Report each row below that contains the word "dark", copying every such line in full.
──────────
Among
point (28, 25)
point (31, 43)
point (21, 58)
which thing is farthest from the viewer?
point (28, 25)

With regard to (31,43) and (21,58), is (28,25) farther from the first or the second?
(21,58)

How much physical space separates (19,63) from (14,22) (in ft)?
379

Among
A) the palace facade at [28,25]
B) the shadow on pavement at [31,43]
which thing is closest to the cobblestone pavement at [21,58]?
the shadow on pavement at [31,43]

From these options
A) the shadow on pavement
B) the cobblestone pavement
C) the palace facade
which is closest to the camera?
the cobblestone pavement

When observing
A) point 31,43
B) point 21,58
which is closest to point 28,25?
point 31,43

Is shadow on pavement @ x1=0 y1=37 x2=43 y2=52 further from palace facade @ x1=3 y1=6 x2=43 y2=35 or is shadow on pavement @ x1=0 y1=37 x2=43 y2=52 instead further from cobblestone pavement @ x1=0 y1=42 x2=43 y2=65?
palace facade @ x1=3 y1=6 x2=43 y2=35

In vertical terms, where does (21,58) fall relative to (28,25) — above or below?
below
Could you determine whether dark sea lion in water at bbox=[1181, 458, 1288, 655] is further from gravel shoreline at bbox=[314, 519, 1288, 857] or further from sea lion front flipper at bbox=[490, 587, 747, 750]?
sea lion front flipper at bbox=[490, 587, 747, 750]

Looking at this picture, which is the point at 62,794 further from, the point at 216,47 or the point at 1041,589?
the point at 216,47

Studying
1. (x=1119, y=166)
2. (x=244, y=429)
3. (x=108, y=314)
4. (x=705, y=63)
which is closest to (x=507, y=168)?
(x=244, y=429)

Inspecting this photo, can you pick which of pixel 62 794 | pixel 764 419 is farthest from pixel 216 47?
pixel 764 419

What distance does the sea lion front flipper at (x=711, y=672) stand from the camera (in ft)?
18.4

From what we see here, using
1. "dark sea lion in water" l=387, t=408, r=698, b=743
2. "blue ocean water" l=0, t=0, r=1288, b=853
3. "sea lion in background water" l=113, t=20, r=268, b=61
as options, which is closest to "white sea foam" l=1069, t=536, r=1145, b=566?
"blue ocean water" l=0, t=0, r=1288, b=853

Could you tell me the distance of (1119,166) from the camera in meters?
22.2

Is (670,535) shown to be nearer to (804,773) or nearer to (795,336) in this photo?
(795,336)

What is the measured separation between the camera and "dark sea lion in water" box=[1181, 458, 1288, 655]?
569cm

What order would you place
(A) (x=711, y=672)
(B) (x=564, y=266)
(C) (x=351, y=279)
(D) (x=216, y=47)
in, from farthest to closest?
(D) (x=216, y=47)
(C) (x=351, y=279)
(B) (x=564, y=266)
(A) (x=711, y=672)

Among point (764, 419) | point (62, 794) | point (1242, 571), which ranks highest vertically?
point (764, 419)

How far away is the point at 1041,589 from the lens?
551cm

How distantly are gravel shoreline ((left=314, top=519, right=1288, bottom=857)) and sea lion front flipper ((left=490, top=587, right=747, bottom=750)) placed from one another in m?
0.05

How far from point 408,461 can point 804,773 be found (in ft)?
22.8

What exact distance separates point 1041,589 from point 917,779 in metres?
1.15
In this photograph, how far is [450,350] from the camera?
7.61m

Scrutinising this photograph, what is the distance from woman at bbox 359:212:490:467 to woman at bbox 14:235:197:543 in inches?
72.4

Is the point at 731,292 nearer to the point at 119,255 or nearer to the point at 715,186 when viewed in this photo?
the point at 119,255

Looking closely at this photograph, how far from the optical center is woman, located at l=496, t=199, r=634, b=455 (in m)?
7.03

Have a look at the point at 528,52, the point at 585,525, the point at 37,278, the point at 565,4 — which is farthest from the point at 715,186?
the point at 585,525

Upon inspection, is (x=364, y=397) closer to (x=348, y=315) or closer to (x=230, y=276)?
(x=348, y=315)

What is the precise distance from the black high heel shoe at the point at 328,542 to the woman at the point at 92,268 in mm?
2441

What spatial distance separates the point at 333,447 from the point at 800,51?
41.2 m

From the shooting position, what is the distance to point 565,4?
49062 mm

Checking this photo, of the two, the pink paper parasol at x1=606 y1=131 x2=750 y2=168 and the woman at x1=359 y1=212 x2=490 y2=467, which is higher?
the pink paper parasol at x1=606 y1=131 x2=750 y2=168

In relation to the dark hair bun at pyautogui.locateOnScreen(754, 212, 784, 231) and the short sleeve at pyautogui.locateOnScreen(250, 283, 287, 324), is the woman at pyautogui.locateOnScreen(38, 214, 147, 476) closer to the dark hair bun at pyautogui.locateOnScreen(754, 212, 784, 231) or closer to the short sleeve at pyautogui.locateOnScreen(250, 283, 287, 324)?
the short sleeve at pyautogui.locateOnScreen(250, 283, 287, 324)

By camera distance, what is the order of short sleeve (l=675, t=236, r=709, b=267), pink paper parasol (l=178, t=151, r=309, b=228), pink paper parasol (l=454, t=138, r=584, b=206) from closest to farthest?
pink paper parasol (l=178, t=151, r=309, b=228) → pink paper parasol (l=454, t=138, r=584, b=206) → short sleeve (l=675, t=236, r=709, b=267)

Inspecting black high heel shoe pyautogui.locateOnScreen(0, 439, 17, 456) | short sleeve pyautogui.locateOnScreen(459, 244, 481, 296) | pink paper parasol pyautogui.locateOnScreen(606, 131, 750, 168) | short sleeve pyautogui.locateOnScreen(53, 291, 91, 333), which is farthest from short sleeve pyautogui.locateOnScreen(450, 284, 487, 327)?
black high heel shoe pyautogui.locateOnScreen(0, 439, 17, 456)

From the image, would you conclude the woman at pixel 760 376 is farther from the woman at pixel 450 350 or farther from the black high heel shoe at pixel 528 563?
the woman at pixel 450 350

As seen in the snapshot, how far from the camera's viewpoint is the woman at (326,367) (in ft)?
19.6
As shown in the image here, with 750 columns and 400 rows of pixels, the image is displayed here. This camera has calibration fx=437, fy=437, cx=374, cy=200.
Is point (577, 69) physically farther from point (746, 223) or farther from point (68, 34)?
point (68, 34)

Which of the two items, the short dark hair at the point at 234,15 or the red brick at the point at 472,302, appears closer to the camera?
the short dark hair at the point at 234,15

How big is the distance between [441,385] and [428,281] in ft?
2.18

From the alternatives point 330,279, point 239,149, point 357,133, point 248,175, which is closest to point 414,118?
──────────
[Solution]
Could you determine whether dark sea lion in water at bbox=[1181, 458, 1288, 655] is further from gravel shoreline at bbox=[314, 519, 1288, 857] or further from sea lion front flipper at bbox=[490, 587, 747, 750]?
1. "dark sea lion in water" l=387, t=408, r=698, b=743
What is the measured separation between the camera and "dark sea lion in water" box=[1181, 458, 1288, 655]?
In relation to the dark hair bun at pyautogui.locateOnScreen(754, 212, 784, 231) and the short sleeve at pyautogui.locateOnScreen(250, 283, 287, 324), is the woman at pyautogui.locateOnScreen(38, 214, 147, 476) closer to the dark hair bun at pyautogui.locateOnScreen(754, 212, 784, 231) or closer to the short sleeve at pyautogui.locateOnScreen(250, 283, 287, 324)?
Which of the two items, the short dark hair at the point at 234,15 or the red brick at the point at 472,302, appears closer to the camera?
the short dark hair at the point at 234,15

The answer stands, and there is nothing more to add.